Peak tables were generated using the XCMS software (The Scripps Research Institute, La Jolla, CA). Data analysis including principal component analysis and PLSDA was carried out in Matlab 2012b (The Mathworks, Natick, MA) using in-house written functions and the PLS Toolbox 7.0 from Eigenvector Research (Wenatchee, WA). QEA was performed using MetaboAnalyst 2.0 (McGill University, Montreal, Quebec) (25). QEA evaluates whether a set of functionally related metabolites are significantly enriched, similarly as it is done using Gene Set Enrichment Analysis (26,27), using a collection of metabolite set libraries and importance measures (as Qstat (28)) calculated for each compound.

Molecular formula were assigned employing the PeakView software (version 1.1.1.2) from AB Sciex (Framingham, MA) with a m/z tolerance of 8 ppm and an intensity tolerance of ≤10% taking into account the agreement with theoretical isotopic profiles. Metabolite putative identification based on MS data was performed using the human metabolome database (http://www.hmdb.ca/) with a spectral mass tolerance of ±2.5 mDa.

Details on the LC-TOFMS metabolic profiling can be found in the Supplementary Figure S1 online and Supplementary Figure S2 online.

Data Quality Assessment

Instrumental effects in long LC-TOFMS sample batches might lead to increased variability and decreased power to detect biologically meaningful responses (29). Instrument performance was assessed based on: (i) relative SD (RSD%) of internal standards intensity, mass accuracy, and retention times; (ii) relative SD in QC samples (QC-RSD%), and (iii) the presence of sample trends in the principal component 1 vs. principal component 2 scores plot from a principal component analysis model calculated using the whole sample set.

Data quality was found adequate after the elimination of two outliers (i.e., #28-Reox and #18-Start) excluded from further analysis. Data quality parameters are discussed in the Supplementary Material online.

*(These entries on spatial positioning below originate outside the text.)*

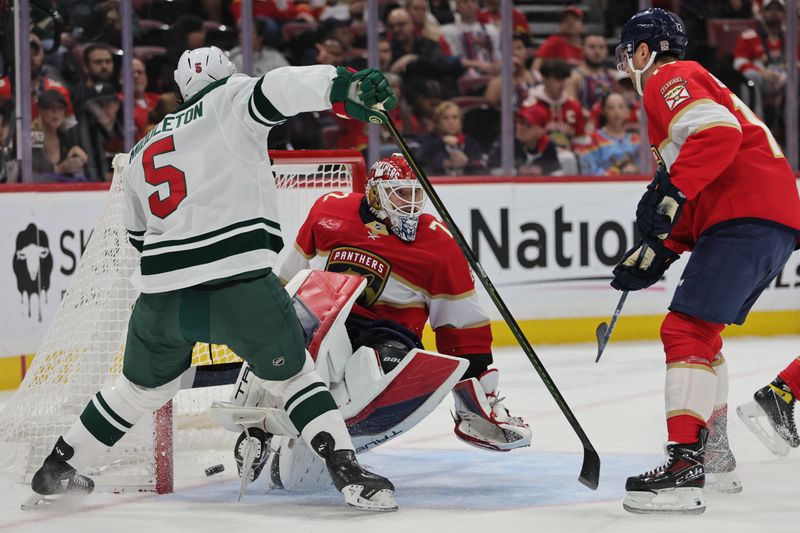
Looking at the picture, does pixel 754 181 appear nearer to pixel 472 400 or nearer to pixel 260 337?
pixel 472 400

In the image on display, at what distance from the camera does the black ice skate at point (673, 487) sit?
117 inches

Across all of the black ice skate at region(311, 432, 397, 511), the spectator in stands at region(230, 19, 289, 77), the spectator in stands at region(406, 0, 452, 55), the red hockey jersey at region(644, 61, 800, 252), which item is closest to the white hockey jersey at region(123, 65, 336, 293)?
the black ice skate at region(311, 432, 397, 511)

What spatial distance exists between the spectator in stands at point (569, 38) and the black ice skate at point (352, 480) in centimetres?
469

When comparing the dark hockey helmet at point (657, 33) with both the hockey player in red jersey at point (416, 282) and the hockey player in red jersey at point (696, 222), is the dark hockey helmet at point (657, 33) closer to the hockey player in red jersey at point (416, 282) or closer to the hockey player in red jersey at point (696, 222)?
the hockey player in red jersey at point (696, 222)

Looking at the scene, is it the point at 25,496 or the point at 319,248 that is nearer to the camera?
the point at 25,496

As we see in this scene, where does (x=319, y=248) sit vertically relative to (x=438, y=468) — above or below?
above

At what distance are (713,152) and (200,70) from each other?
1236 mm

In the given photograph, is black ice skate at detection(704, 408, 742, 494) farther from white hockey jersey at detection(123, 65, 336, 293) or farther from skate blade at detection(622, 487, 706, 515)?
white hockey jersey at detection(123, 65, 336, 293)

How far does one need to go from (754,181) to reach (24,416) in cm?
210

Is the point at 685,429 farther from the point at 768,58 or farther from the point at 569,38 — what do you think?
the point at 768,58

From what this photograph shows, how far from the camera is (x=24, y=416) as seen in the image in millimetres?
3688

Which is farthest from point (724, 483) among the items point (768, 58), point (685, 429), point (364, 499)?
point (768, 58)

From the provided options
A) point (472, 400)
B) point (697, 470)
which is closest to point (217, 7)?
point (472, 400)

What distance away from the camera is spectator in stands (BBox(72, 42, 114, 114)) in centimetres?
621
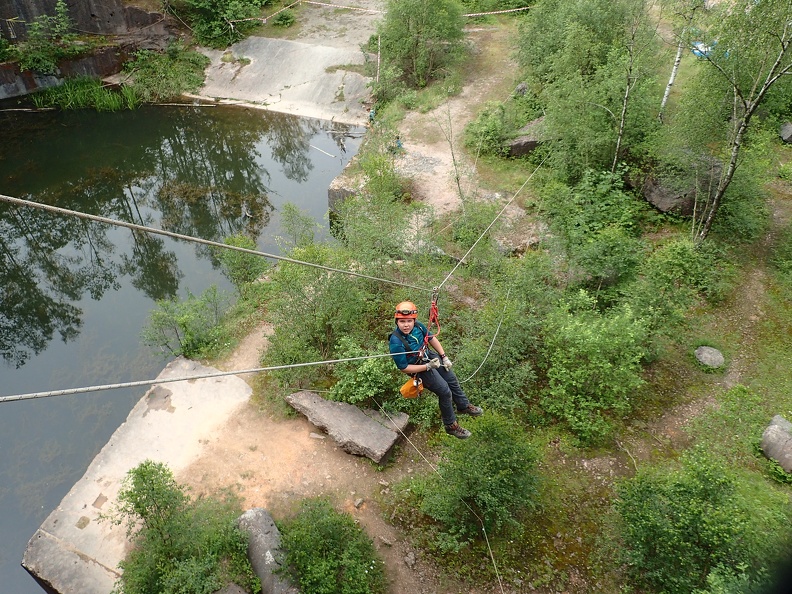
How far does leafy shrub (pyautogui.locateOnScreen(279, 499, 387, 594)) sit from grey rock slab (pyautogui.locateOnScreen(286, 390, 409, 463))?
4.36 ft

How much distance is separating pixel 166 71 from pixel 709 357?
21.2 m

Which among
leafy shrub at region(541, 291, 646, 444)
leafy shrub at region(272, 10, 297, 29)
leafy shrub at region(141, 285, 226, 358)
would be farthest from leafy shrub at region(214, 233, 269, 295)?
leafy shrub at region(272, 10, 297, 29)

Metabolomic Analysis of Plasma Samples

Supervised PLSDA was used to assess the effect of hypoxia and reoxygenation on the plasma metabolome and to eventually identify a subset of discriminant metabolites. A PLSDA model was developed using a subset of samples to focus on differences among sample subgroups “Start hypoxia” and “End hypoxia”. During PLSDA model development, the optimal number of latent variables was selected from the mean average classification error obtained after 20 random fourfold cross validations (CVs). Then, the statistical significance of the PLSDA figures of merit was evaluated by permutation testing. Accordingly, cross validation errors calculated using the real class labels were compared to reference null distributions of cross validation values obtained using randomly permuted class labels (number of permutations = 500).

Statement of Financial Support

J.E. and J.K. acknowledge their personal grants (Sara Borrell CD11/00154, CD12/00667) from Instituto Carlos III (Spanish Ministry of Economy and Competitiveness). I.L. is grateful for the financial support from the Laerdal Foundation (Stavanger; Norway). M.V. acknowledges the FISPI14/0433 grant from Instituto Carlos III and EC11-246 from the Spanish Ministry of Health, Social Services and Equality. This project was carried out with financial support from the Research Network on Maternal and Child Health and Development Retic Red SAMID RD12/0026/11 and FEDER funding from the European Union (Instituto Carlos III, Ministry of Economy and Competitiveness, Spain).

Disclosure

The authors declare that there are no conflicts of interest.